According to the various SEC complaints, in December 2009 R. Jeffrey Rooks and Thomas D. Melvin, both Georgia based CPAs, along with Michael S. Cain, Joel C. Jinks, Peter C. Doffing, C. Roan Berry, Ashley J. Coots and Casey D. Jackson, traded with insider information regarding a pending tender offer from Sanofi-Aventis for Chattem, Inc. Melvin received this insider information from confidential conversations and meetings with an independent board member of Chattem. This board member, who was Melvin's client, met with Melvin to discuss "potential methods of ameliorating the effect of an acquisition of Chattem on his tax liability."
All together, Rooks, Jackson, Coots and Berry have agreed to pay nearly $200,000 in disgorgement, prejudgment interest, and penalties. The SEC seeks permanent injunctions, disgorgement with prejudgment interest, and civil monetary penalties against Melvin, Cain, Jinks, and Doffing.
Hedge Fund Manager and His Firm Ordered to Disgorge More Than $2 Million of Illicit Profits from Insider Trading Scheme, August 31, 2012, (Litigation Release No. 22464).
On August 29, 2012, a final judgment was entered against Clay Capital Management, LLC and its former Chief Investment Officer, James F. Turner II, "for their roles in an insider trading scheme involving the securities of three companies--Moldflow Corporation, Autodesk, Inc. and Salesforce.com, Inc." Clay Capital and Turner have been ordered to pay over $2 million in disgorgement and prejudgment interest. In its August 2011 complaint, the SEC alleged that in May 2008 Turner traded with non-public information he learned from his brother-in-law, a director at Autodesk. The complaint also alleges that in February 2008, Turner traded with inside information regarding Salesforce's performance that he learned from a close friend who was a manager at Salesforce. Additionally, Turner passed the information along to other friends and family, and "traded on the inside information in Clay Capital's hedge fund's account." In December 2011, Turner pled guilty to securities fraud in a related case, U.S. v. James Turner, was sentenced to one year in prison, and ordered to pay a $25,000 fine.
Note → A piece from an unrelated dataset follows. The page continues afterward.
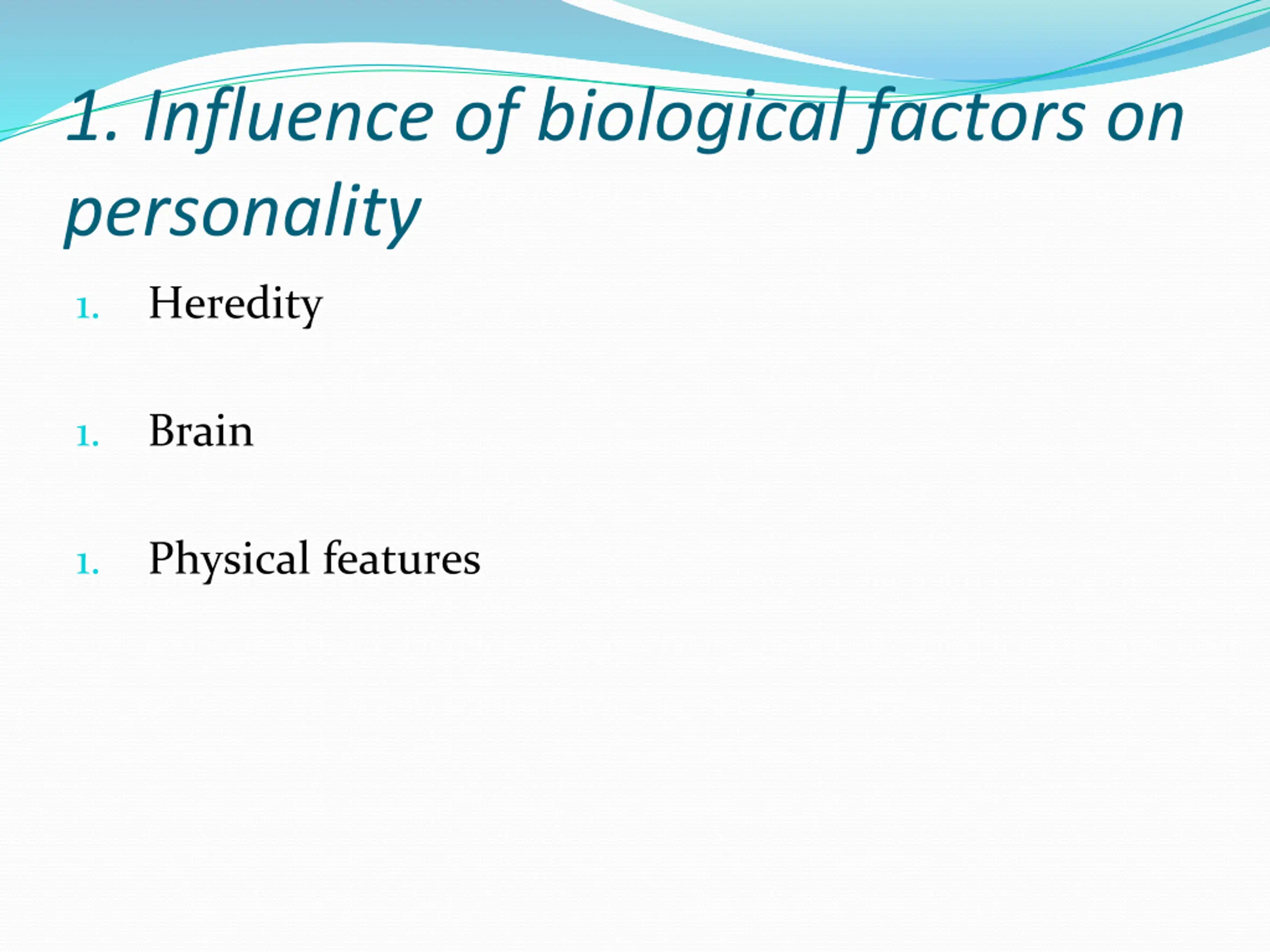 1. Influence of biological factors on personality

1. Heredity

1. Brain

1. Physical features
SEC Charges Former Mississippi Investment Adviser, Now Based in Bahamas, with Fraud, August 31, 2012, (Litigation Release No. 22463).
According to the complaint (opens to PDF), from March 2010 through August 2010, Anthony K Welch, former Chairman and CEO of eHydrogen Solutions, Inc. and ChromoCure, Inc., committed fraud by issuing false and misleading press releases. Among other things, the press releases allegedly contained false information about "technologies acquired by and revenues generated by eHydrogen and ChromoCure." The releases also "coincided with suspicious price and trading volume increases in the common stock" of both companies. The complaint "further allege[s] that in multiple instances such statements were [...] distributed by Welch for no purpose other than to incite trading activity and artificially inflate the price and trading volume" of the companies.